Extracted material:
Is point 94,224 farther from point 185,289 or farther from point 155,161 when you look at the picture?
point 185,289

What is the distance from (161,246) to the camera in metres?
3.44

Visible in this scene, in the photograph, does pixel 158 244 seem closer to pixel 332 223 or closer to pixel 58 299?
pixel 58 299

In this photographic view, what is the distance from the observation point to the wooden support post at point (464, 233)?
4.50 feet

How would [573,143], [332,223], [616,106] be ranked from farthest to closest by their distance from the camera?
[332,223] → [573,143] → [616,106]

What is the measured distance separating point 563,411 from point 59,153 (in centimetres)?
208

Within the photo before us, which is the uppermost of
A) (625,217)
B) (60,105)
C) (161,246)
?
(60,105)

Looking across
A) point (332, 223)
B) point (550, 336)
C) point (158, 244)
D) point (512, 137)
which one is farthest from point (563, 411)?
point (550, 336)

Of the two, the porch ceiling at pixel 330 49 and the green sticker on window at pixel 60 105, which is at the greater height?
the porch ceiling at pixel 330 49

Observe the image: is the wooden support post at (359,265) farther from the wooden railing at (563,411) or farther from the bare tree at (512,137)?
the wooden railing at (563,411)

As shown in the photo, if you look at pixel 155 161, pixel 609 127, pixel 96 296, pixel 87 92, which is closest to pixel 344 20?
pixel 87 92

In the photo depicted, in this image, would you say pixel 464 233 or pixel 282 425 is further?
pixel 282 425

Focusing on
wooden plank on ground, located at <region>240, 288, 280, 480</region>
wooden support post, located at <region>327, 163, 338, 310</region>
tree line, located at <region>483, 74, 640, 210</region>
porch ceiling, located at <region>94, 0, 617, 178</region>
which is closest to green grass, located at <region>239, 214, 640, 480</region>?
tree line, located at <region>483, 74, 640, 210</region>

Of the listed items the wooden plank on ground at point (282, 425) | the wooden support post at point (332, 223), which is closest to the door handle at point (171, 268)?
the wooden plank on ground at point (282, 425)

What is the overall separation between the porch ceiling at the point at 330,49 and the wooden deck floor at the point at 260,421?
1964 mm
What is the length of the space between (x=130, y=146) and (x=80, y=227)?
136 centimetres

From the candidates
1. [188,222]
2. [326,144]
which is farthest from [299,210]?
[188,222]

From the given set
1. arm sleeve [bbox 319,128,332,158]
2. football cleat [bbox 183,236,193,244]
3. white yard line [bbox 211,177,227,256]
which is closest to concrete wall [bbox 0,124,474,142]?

Given instruction:
Every record above must be duplicated exactly.

Written solution:
Is point 94,224 farther from point 185,289 or farther from point 155,161 when you look at the picture?
point 185,289

What is the distance from (161,246) to the camera in metres?
3.44

Visible in this scene, in the photograph, does pixel 158 244 seem closer to pixel 332 223 or closer to pixel 58 299?
pixel 58 299

In this photographic view, what is the distance from the observation point to the wooden support post at point (464, 233)?
4.50 feet

How would [573,143], [332,223], [616,106] be ranked from farthest to closest by their distance from the camera?
[332,223] → [573,143] → [616,106]

What is the measured distance separating point 563,411 from point 59,153 (in centimetres)?
208

Within the photo before us, which is the uppermost of
A) (625,217)
B) (60,105)
C) (161,246)
?
(60,105)

Looking across
A) point (332, 223)
B) point (550, 336)
C) point (158, 244)
D) point (512, 137)
which one is farthest from point (563, 411)?
point (550, 336)

Of the two, the porch ceiling at pixel 330 49 and the green sticker on window at pixel 60 105, which is at the greater height?
the porch ceiling at pixel 330 49

Observe the image: is the wooden support post at (359,265) farther from the wooden railing at (563,411) or farther from the bare tree at (512,137)?
the wooden railing at (563,411)

As shown in the photo, if you look at pixel 155 161, pixel 609 127, pixel 96 296, pixel 87 92, which is closest to pixel 344 20?
pixel 87 92

In the photo depicted, in this image, would you say pixel 464 233 or pixel 282 425 is further?
pixel 282 425

Focusing on
wooden plank on ground, located at <region>240, 288, 280, 480</region>
wooden support post, located at <region>327, 163, 338, 310</region>
tree line, located at <region>483, 74, 640, 210</region>
porch ceiling, located at <region>94, 0, 617, 178</region>
which is closest to green grass, located at <region>239, 214, 640, 480</region>?
tree line, located at <region>483, 74, 640, 210</region>

Of the listed items the wooden plank on ground at point (282, 425) | the wooden support post at point (332, 223), which is closest to the door handle at point (171, 268)?
the wooden plank on ground at point (282, 425)

What is the overall separation between the porch ceiling at the point at 330,49 and the wooden deck floor at the point at 260,421?
1964 mm
What is the length of the space between (x=130, y=146) and (x=80, y=227)?
136 centimetres

From the candidates
1. [188,222]
2. [326,144]
which is farthest from [299,210]?
[188,222]

From the given set
1. arm sleeve [bbox 319,128,332,158]
2. football cleat [bbox 183,236,193,244]
3. white yard line [bbox 211,177,227,256]
which is closest to concrete wall [bbox 0,124,474,142]?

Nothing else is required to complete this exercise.